Supplied entries »
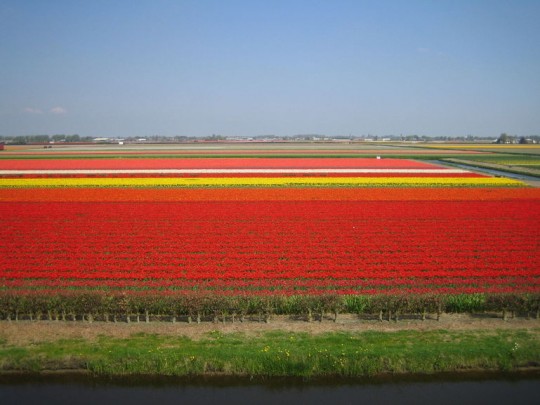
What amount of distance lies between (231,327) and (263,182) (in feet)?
105

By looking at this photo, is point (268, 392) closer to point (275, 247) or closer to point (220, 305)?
point (220, 305)

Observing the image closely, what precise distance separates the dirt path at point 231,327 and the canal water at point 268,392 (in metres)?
2.05

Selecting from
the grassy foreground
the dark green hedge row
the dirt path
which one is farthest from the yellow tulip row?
the grassy foreground

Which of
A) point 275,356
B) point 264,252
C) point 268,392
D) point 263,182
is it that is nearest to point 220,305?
point 275,356

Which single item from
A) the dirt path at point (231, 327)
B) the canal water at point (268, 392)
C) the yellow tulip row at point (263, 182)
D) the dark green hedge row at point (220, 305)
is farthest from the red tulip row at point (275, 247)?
the yellow tulip row at point (263, 182)

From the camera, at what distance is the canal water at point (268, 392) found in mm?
11938

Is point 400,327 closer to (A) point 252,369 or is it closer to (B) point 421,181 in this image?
(A) point 252,369

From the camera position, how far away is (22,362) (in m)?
13.1

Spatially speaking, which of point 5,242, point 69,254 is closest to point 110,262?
point 69,254

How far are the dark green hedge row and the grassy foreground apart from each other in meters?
1.58

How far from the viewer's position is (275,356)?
518 inches

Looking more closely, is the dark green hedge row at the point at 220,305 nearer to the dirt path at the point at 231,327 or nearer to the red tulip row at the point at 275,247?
the dirt path at the point at 231,327

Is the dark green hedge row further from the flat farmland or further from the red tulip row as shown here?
the red tulip row

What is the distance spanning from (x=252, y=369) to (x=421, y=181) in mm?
38947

What you have to do » Rewrite every line of the records above as a numbered list, skipping blank lines and leaving out the picture.

Result of the task »
1. What amount of distance lies between (231,327) and (263,182) (in feet)?
2. 105
3. By looking at this photo, is point (268, 392) closer to point (275, 247) or closer to point (220, 305)?
4. point (220, 305)
5. Observing the image closely, what precise distance separates the dirt path at point 231,327 and the canal water at point 268,392 (in metres)?
6. 2.05
7. Selecting from
8. the grassy foreground
9. the dark green hedge row
10. the dirt path
11. which one is farthest from the yellow tulip row?
12. the grassy foreground
13. Which of
14. A) point 275,356
15. B) point 264,252
16. C) point 268,392
17. D) point 263,182
18. is it that is nearest to point 220,305?
19. point 275,356
20. Which single item from
21. A) the dirt path at point (231, 327)
22. B) the canal water at point (268, 392)
23. C) the yellow tulip row at point (263, 182)
24. D) the dark green hedge row at point (220, 305)
25. is farthest from the red tulip row at point (275, 247)?
26. the yellow tulip row at point (263, 182)
27. From the camera, at what distance is the canal water at point (268, 392) found in mm?
28. 11938
29. Is point 400,327 closer to (A) point 252,369 or is it closer to (B) point 421,181 in this image?
30. (A) point 252,369
31. From the camera position, how far away is (22,362) (in m)?
32. 13.1
33. Spatially speaking, which of point 5,242, point 69,254 is closest to point 110,262?
34. point 69,254
35. How far are the dark green hedge row and the grassy foreground apart from each other in meters?
36. 1.58
37. How far from the viewer's position is (275,356)?
38. 518 inches
39. Looking more closely, is the dark green hedge row at the point at 220,305 nearer to the dirt path at the point at 231,327 or nearer to the red tulip row at the point at 275,247?
40. the dirt path at the point at 231,327
41. Is the dark green hedge row further from the flat farmland or further from the red tulip row as shown here?
42. the red tulip row
43. What is the distance spanning from (x=252, y=369) to (x=421, y=181) in mm?
44. 38947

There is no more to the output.